In giornata il capo dello Stato iraniano sarà ricevuto al palazzo presidenziale di Baabda, nei pressi di Beirut, dal suo omologo libanese, Michel Suleiman. Successivamente dovrebbe incontrare il Primo ministro Saad Hariri. Questa visita di due giorni, la prima dall'elezione di Ahmadinejad nel 2005, suscita una grande controversia in Libano dove il campo pro-occidentale che contesta a Teheran la sua "ingerenza", teme che il Paese diventi una "base iraniana" alle porte dello Stato ebraico.
Gli USA premono sull'Anp
Da Washington, intanto, aumentano gli 'inviti' all'Anp per riconsiderare il 'no' alla recente proposta del premier israeliano Netanyahu. Israele "è lo Stato del popolo ebraico, ma resta anche uno Stato per altri cittadini, di altre fedi", ha detto chiaro il portavoce del Dipartimento di Stato Usa, Philip Crowley, confermando il sostegno di Washington alla richiesta del premier Benjamin Netanyahu di un riconoscimento di Israele come Stato ebraico in cambio di un nuovo congelamento degli insediamenti.
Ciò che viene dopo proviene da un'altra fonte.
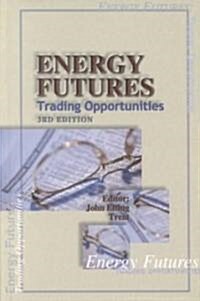Energy Futures: Trading Opportunities (Hardcover, 3)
"Quella di Netahyahu è una richiesta che noi sosteniamo - ha proseguito il portavoce - Quello che vogliono da questo negoziato è il riconoscimento di Israele come parte della regione e come madrepatria del popolo ebraico".
"Questa non è una strada a senso unico, ma a due sensi - ha aggiunto - il primo ministro sta offrendo qualcosa e chiedendo qualcos'altro". "Auspichiamo che i palestinesi facciano altrettanto - ha concluso - e che, attraverso questo dialogo, otterremo l'impegno delle due parti a continuare i negoziati".